Studies have indicated radiotherapy alone is often insufficient to trigger an effective systemic immune response on its own. As shown before, it is only when combined with checkpoint-inhibitor therapy that the anti-tumor response within the body becomes effective42. This evidence suggests that radiation therapy may not be able to stimulate the abscopal effect to a significant degree.

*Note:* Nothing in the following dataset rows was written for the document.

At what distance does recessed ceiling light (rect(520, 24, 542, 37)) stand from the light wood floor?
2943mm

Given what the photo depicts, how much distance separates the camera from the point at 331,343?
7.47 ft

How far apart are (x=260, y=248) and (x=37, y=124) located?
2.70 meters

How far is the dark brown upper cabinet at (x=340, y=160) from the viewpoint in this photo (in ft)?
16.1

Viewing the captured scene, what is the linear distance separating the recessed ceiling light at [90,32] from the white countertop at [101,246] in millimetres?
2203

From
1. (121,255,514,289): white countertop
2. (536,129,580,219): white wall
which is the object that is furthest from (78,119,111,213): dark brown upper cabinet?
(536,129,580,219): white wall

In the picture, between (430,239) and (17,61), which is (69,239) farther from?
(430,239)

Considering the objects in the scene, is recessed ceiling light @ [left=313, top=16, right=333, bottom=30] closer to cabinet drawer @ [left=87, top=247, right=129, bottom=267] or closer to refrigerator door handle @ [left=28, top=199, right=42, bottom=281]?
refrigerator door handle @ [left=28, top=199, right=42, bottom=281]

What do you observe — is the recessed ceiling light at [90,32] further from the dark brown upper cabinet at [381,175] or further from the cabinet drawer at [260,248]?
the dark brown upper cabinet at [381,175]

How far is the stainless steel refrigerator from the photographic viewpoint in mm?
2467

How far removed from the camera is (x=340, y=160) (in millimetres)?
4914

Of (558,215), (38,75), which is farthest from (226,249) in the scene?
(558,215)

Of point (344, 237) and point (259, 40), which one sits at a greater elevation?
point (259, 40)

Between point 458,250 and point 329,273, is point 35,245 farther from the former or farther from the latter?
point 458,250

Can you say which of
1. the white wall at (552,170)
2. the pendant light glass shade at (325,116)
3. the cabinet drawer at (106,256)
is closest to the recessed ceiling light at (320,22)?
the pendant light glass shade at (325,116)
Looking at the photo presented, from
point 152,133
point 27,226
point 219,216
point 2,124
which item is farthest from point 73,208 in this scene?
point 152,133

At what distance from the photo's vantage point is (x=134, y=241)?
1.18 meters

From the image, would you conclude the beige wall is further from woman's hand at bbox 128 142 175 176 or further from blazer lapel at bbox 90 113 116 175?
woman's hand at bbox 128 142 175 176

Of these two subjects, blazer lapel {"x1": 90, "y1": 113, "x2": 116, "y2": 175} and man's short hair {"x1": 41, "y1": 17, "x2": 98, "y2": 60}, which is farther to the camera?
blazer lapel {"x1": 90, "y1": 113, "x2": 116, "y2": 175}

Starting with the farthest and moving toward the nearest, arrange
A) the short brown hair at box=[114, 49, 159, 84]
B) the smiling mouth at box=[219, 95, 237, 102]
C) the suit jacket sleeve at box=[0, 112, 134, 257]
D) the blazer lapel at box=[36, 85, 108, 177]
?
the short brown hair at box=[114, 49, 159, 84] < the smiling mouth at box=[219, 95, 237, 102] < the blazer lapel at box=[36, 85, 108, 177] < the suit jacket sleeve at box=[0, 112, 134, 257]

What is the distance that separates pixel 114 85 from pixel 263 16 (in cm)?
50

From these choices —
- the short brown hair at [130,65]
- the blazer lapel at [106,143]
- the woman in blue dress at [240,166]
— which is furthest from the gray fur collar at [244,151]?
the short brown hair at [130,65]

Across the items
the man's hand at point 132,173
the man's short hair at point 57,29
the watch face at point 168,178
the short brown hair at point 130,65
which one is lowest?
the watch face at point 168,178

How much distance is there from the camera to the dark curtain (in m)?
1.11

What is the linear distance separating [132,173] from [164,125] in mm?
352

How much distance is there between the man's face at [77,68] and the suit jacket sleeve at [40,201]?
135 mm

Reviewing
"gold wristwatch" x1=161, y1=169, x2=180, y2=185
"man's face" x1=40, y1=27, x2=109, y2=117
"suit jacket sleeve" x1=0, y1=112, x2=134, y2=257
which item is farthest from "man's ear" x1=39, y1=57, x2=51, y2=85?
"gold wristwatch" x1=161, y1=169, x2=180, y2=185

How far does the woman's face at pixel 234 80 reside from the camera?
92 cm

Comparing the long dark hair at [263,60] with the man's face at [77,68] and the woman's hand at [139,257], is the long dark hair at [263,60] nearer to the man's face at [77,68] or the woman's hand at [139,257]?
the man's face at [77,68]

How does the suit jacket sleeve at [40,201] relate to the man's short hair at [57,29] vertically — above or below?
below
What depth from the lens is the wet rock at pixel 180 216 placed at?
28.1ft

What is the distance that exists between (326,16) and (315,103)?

In conclusion, there is a vast collection of studies highlighting both radiotherapy metastasis-inducing effects as well as its ability to prompt the abscopal effect in some contexts. Both claims have extensive research to back them up, and are not necessarily mutually exclusive. Both phenomena display radiation therapy’s ability to manipulate the immune system and cause a change within the body, whether it be metastasis or an abscopal response. However, at this moment there is a wider variety of evidence indicating radiotherapy’s ability to promote distant tumor cell migration in cancer through the EMT. Biomarkers of metastasis such as MMPs, Vimentin, TGF- Beta, and integrins were all shown to be upregulated during radiotherapy, further suggesting its role in promoting metastasis. In addition, along with the inability of radiation therapy alone to promote an abscopal response in many instances, there are other contradictory studies suggesting that radiotherapy can, in fact, block the abscopal effect. Novel radiotherapy modalities and combination therapies have been explored as potential ways to maximize the benefits of radiotherapy while minimizing the risks of recurrence and metastasis. At present, radiotherapy is considered a standard treatment for cancer, however patients may be wary of the possibility of metastasis and recurrence. Expanding technology and novel treatment methods are helping to combat these risks, however more clinical trials and experiments must be pursued.
Materials & Methods
All materials were obtained through public research papers and data published online. Research papers were selected on their relevance, recency, and credibility to the topic of the paper. Datasets include data from patient prognosis, biomarkers for metastasis, and more.